Looking for a Lost Pebble
2007

Anyang Public Art Project (APAP), Anyang, Korea


Magic Mirror #1, #2 
2007

One-way mirror, sensor, LED light panel, backlit film

70 x 45 cm




Crystal
2007

Steel, polyurethane paint

160 x 160 x 160 cm




Shell Sink
2007

Shells, fiberglass-reinforced plastic, stainless steel

140 x 70 x 70 cm


Fruit Tree Street Light
2007

Street light with several globe lamps

450 cm
high




Triple Bench #1, #2, #3
2007

Stainless steel

Each 50 x 50 cm




Willow Sister
2007

Willow tree (planted)

140 x 70 cm




Black and White Playground 
2007

Enamel paint (playground facility changes the color from black to white every 4 months)


Abrupt Lookout Station
2007

Steel, paint

230 x 120 cm


Big Yellow Hula-Hoop
2007


Steel, polyurethane paint

2000 x 2000 cm




For this public art project in Anyang, a satellite city of Seoul, the artist's first criteria for choosing a site was intimacy. A series of twelve related works were spread out across four adjacent children's parks nestled among high-rise residential apartment complexes. The parks create direct relationships between the neighborhood and its residents, serving as in-between passages that are not visible or accessible from the main road. One special project was inserted in each section in order to reflect both the context and the artist's own sense of the place.
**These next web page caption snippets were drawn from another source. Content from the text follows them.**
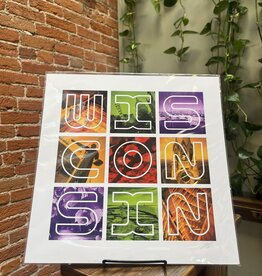 Mb Squared Photography 12.5” Wisconsin Print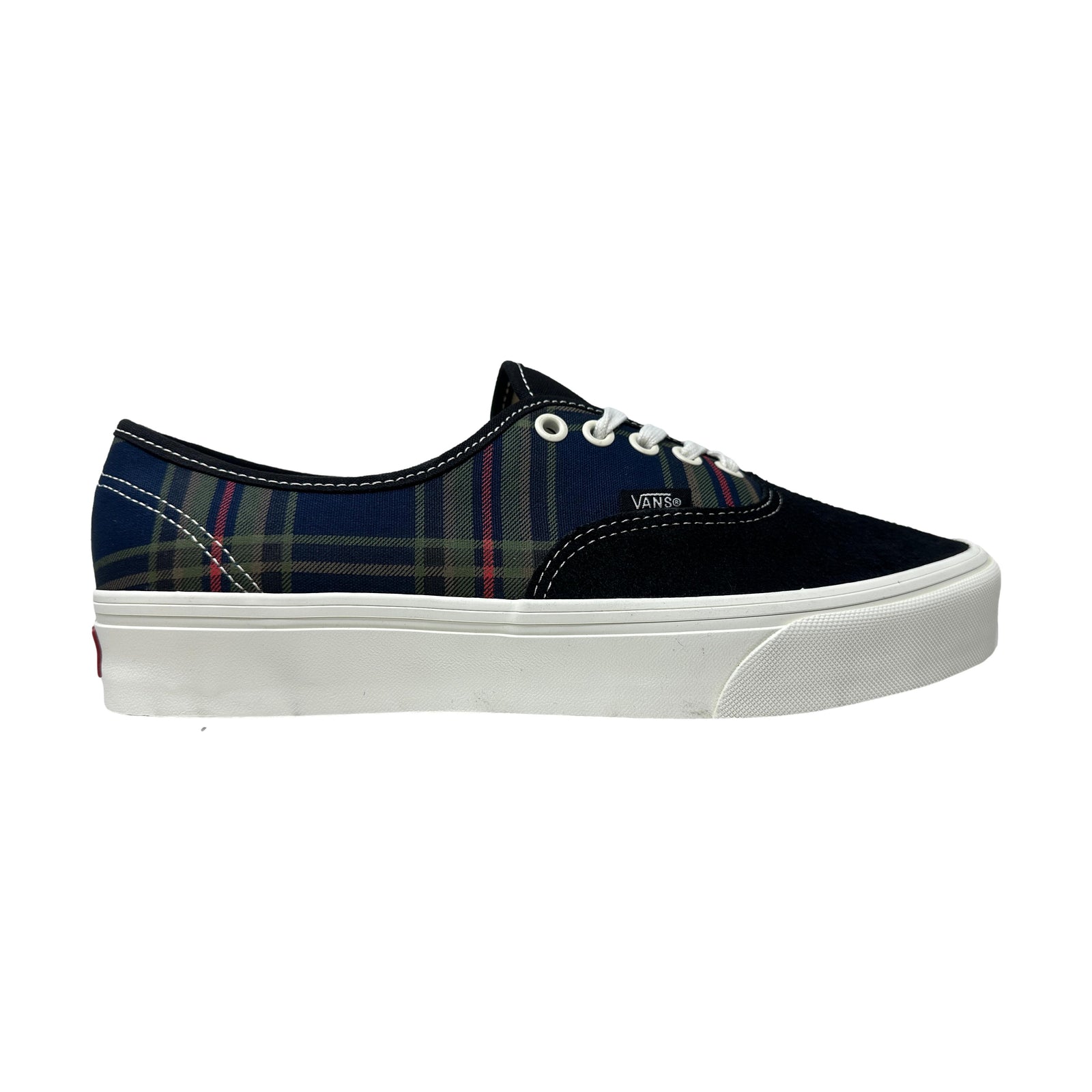 Vans Skate Authentic Plaid Black/Multi - Venue Skateboards
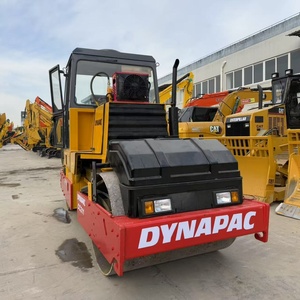 Compactador de tambor doble Dynapac de rodillo pequeño de 7 toneladas CC211 rodillo sueco - Product Image 6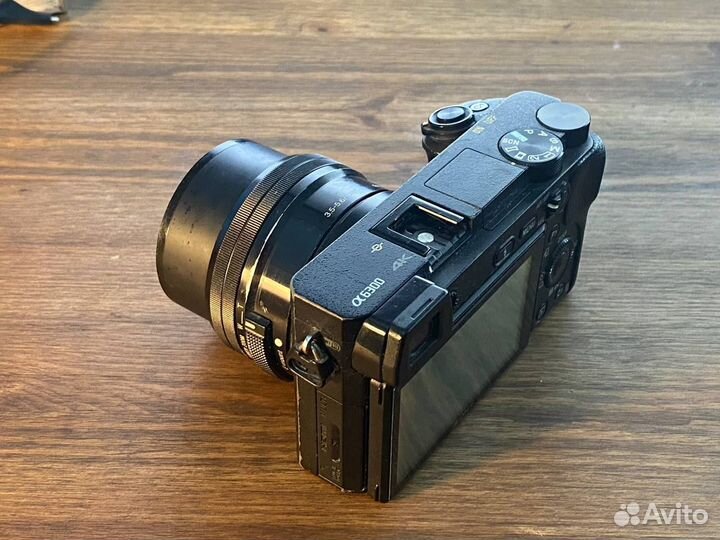 Sony а6300 + Объектив 16-50 3.5-5.6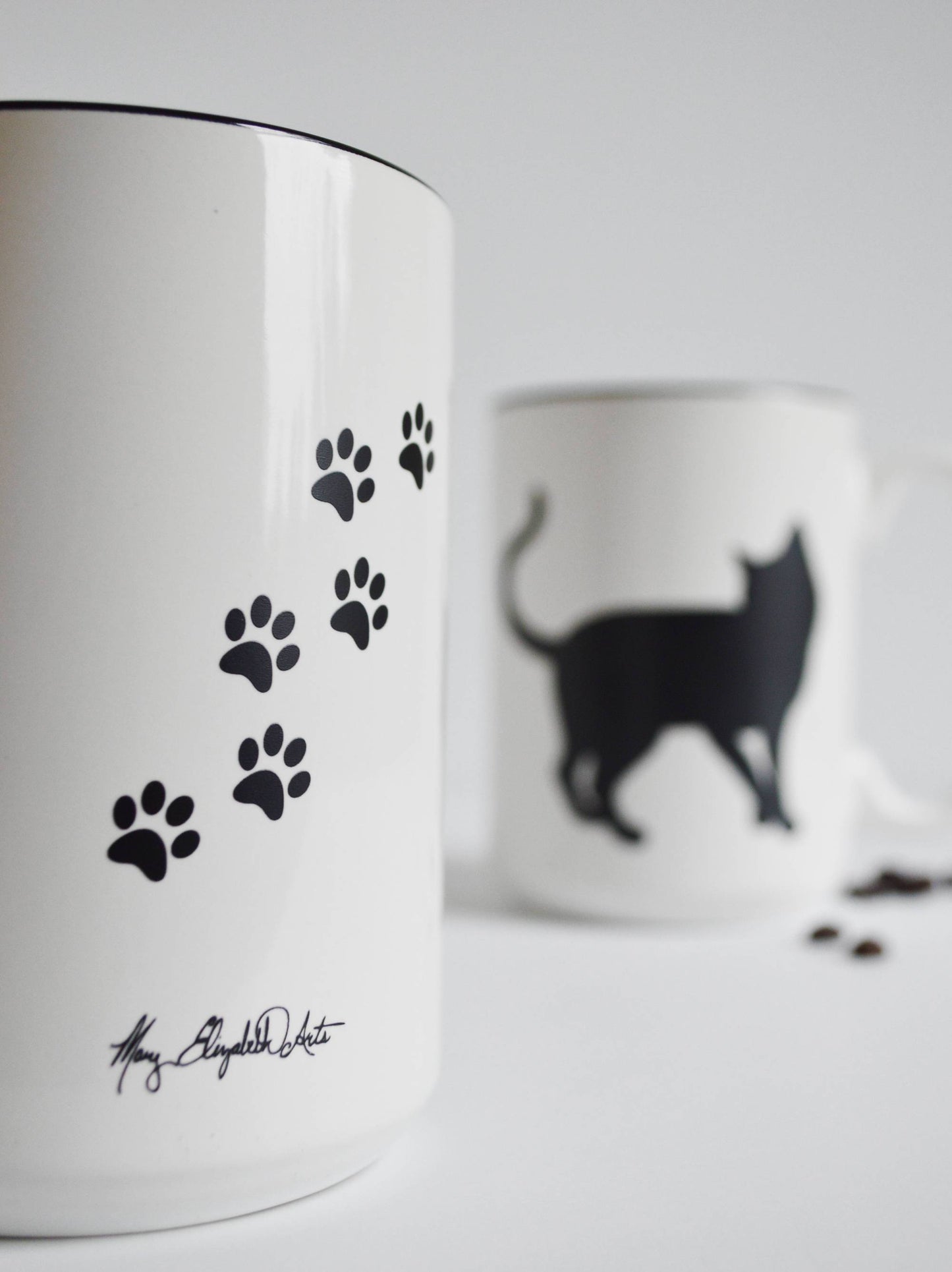 Black Cat Coffee Mug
While each park is fitted with the same playground elements, Yang introduced subtle alterations, including Big Yellow Hula-Hoop, a painted yellow circle surrounding a playground; three versions of Triple Bench, in which existing benches were joined together by stainless steel plates; Fruit Tree Street Light, a street lamp with bending branchlike arms that borrows the vernacular of existing lampposts; Willow Sister, in which she planted a young willow tree, a plant that has melancholic associations for the artist and that is not on the city's official list of trees to be planted in public spaces; and Black and White Playground, whereby the playground was painted white, then black, changing every four months. In one of the most difficult and disturbing elements in the parks, the public toilets, Yang replaced the bathroom mirrors with two-way glass, which, when illuminated (by lights triggered by a motion detector), reflected an image of the park landscape strewn with origami objects. The sink became a giant shell sculpture, providing water. Together, these scattered fragments quietly distinguished the otherwise anonymous character of the look-alike parks.